Why collaboration is essential if we are to successfully tackle COVID-19.

By: Professor Brendan Crabb AC   |   Director and CEO of the Burnet Institute

COVID-19, represents an unprecedented health and economic challenge to our community in Australia, and our neighbours around the world.

The best information to date indicates that fatality rates are significantly higher than that of seasonal flu/influenza, and it is having a disproportionate impact on older people, and those with pre-existing medical conditions, such as cardiovascular disease, chronic respiratory disease or diabetes. COVID-19 is caused by a new virus, meaning there is no immunity in the population, and so even though most younger people will experience only mild symptoms, everyone is susceptible to being infected, and infecting other people in turn.

The economic and social impact is only just being felt, with a recession now likely, asset prices deflating, travel and work disruption, and real-world potential for casual contractors, low-income and other vulnerable communities to be disproportionately impacted.

An urgent, collaborative response is needed if we are to successfully tackle COVID-19 and the virus that causes it, SARS-CoV-2. It will require the collective effort of research, government, health, business, and philanthropy to prepare and manage an effective response. It will require multisectoral, cross-border and cross-discipline collaborations.  Australia can play a global role, as well as leading and supporting our Asia-pacific neighbours.

Research will go hand in hand with our front-line health response, and one cannot be effective without the other. The WHO has presented a research roadmap to identify gaps and focus research. Vaccines, rapid point-of-care diagnostics, anti-virals, public health and epidemiology, and open sharing of data and materials are critical parts of that road map.

For over 30 years, Burnet Institute has been at the forefront of infectious disease research and public health. Our infectious disease, diagnostics and public health teams are part of a number of state, national and global infectious disease emergency collaborations and networks, and as part of Burnet’s Health Security Program, have been monitoring and preparing for an event like this. 

Our own response has been to look at the skills, knowledge, expertise and capacity that make us unique and pivot these towards supporting the global research and public health effort, directly and in partnership. 

A few weeks ago, we activated the first phase of our response.

This has included our Global Health Diagnostics Lab, led by Associate Professor David Anderson, which is developing a test to help identify people who have been infected. This will enable people to return to work post-infection, which will be critical for key front-line services, in particular the health sector, who are disproportionately exposed to infection.

Burnet-owned medical diagnostics R&D company, Nanjing BioPoint Diagnostics Technology, is gearing up to support proof of concept and validation studies for rapid point-of-care diagnostics for COVID-19, to be developed by Burnet Institute. 
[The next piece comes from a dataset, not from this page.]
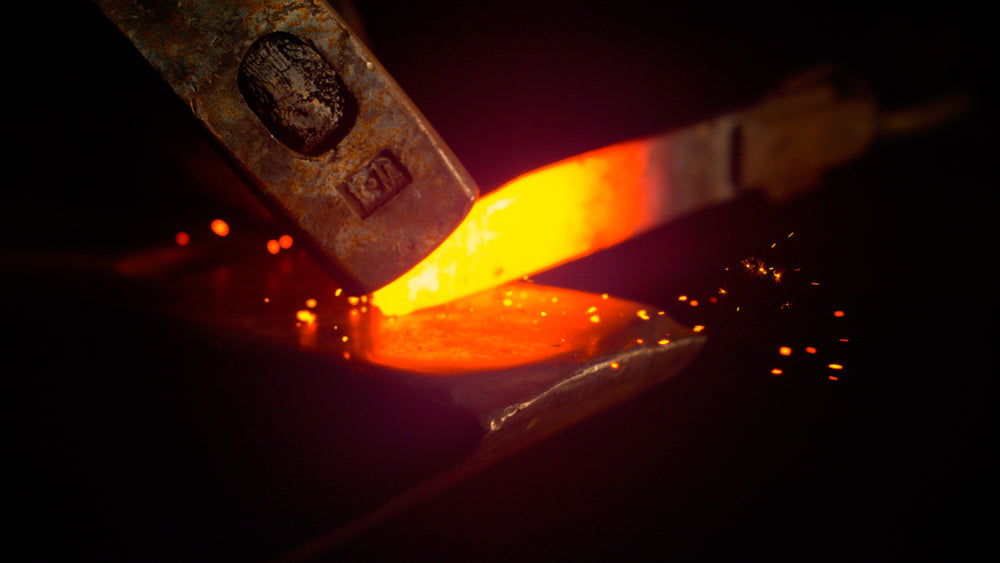 A steel knife being forged in by a blacksmith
Additionally, Burnet is home to speciality laboratory services organisation 360biolabs (established as a joint venture by Burnet and Innoviron Ltd), which is Australia’s first commercially focused ISO accredited laboratory to offer virology and immunology testing for COVID-19 vaccine development, including preparation of assays to support COVID-19 vaccine development and enable laboratory testing of new antivirals and biologics, under GMP conditions, required by regulatory authorities.  
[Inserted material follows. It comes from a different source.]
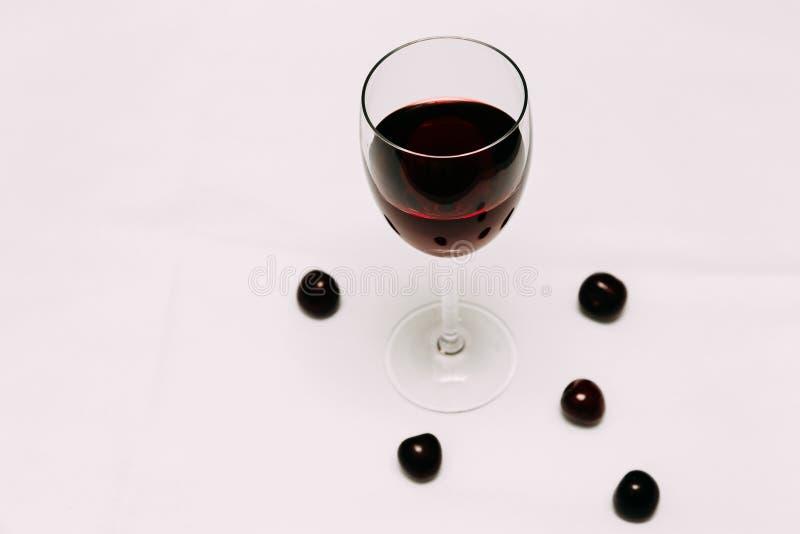 Стекло вина вишни на красных и белых ягодах предпосылки и вишни стоковая фотография rf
A consortium co-lead by Doherty Institute and Burnet Institute has received initial funding from the Victorian state government to lead a COVID-19 Research Program aiming to accelerate the development of new therapeutics, diagnostics, clinical research and a collaborative public health response to COVID-19.  The initiative is recognition of the unique role Burnet can play in the response to this virus, and it provides the consortium with a strong foundation on which to begin work.

The crisis is constantly evolving. We are at the start of a long journey and, in many instances, into uncharted territories. Our response needs to be flexible and capable of evolving. It is critical that we be ready and able to adapt by looking at how we can pivot our resources to support collaborations to fight COVID-19 directly, but also the organisations and communities who were already vulnerable, and even more so now.